After creating the porcelain body, it is fired and can subsequently be glazed. Glazing is the process of melting a decorative glass layer onto a ceramic body.
There are numerous processes involved in the production of bone china. The clay and bone ash must be combined with water before the slurry is molded into huge cylinders that are cut and shaped into plates, bowls, cups, and other pieces using plaster molds.
The stakes are removed from the molds, given a rough washing to remove any extra clay and lumps or other defects, and then burned in a kiln at about 2,300° Fahrenheit.
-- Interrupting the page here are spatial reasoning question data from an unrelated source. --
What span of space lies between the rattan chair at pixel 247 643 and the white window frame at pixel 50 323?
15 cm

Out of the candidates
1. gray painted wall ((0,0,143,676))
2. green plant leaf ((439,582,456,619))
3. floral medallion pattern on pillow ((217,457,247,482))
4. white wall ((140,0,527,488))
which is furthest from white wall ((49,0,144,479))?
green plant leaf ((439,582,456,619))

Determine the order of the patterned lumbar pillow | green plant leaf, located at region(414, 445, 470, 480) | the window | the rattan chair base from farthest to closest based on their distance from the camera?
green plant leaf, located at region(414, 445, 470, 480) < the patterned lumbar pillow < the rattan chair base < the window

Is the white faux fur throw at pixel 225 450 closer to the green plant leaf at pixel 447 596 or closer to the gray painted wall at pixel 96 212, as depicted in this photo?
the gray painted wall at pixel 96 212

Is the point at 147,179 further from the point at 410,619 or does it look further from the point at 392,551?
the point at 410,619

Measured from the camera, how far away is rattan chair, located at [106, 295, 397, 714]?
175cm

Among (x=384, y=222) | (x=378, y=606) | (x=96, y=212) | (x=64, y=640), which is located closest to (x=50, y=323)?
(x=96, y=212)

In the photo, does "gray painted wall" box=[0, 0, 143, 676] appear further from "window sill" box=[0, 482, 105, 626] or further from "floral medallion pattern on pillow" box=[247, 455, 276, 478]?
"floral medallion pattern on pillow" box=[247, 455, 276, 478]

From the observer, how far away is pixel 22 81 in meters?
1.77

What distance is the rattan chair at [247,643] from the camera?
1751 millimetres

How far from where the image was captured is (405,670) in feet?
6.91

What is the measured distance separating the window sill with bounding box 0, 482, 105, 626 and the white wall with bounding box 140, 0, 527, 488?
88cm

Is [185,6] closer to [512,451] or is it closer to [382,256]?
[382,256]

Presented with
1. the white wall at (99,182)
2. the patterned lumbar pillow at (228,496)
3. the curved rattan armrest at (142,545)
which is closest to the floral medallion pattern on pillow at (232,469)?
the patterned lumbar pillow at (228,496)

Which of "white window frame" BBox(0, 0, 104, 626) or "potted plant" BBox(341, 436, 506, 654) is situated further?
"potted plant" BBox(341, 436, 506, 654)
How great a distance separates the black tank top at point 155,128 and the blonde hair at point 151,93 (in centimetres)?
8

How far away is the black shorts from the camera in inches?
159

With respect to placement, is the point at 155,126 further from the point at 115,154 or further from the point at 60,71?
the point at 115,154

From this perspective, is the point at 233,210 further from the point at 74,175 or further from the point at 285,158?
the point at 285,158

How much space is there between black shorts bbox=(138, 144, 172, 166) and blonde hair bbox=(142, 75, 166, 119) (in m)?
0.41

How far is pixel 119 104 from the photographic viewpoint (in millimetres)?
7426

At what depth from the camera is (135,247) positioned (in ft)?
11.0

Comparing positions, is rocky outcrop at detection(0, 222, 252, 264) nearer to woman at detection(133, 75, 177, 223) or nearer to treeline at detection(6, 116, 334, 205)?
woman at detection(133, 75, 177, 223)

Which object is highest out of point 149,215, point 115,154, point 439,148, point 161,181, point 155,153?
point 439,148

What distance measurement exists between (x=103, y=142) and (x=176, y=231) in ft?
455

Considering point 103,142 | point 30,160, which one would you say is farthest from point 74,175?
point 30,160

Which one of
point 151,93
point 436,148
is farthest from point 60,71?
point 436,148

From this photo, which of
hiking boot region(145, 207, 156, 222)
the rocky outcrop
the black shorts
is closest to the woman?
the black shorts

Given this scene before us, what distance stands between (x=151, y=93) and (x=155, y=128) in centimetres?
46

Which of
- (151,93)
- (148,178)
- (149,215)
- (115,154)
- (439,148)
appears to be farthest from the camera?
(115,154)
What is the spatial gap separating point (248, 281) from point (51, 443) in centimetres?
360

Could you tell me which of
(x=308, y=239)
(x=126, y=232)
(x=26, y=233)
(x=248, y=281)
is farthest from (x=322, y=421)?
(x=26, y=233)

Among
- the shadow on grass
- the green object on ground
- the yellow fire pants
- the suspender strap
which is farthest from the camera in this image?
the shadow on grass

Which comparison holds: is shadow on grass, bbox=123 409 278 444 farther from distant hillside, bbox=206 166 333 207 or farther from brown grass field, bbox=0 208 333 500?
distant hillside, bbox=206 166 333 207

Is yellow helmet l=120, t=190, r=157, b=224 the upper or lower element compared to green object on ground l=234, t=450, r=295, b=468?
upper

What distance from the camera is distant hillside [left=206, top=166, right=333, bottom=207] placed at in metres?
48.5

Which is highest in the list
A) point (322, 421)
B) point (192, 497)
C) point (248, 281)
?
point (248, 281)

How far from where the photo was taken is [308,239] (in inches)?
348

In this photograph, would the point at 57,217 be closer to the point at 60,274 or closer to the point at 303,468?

After firing, the pieces are polished, re-heated, coated, and fired once more to solidify the glaze. The pieces that have been glazed are next embellished, either by machine or by hand. They are then re-fired and examined to set the embellishments.
Look and Color
You might not be able to identify the difference between bone china and porcelain at first glance. However, if you look closely, you will notice that bone China is not as brilliantly white as porcelain. The hue of bone China is creamy white due to the presence of bone ash. Lastly, since they are very thin and lightweight, bone china tends to be translucent.
In summation, bone china is a type of porcelain distinguished by the addition of bone ash during the manufacturing process. It is more expensive than most porcelains. However, it is important to note that some fine china pieces are pricier.
Another distinction between bone china and other porcelains is the color. While bone China is usually creamy-white and may or may not have hand-painted motifs, porcelain pieces come in various colors, rim treatments (gold or silver), and designer patterns.
Lastly, porcelain and bone China bodies are made from similar raw materials like kaolin, feldspar, clay, quartz, and calcium phosphate.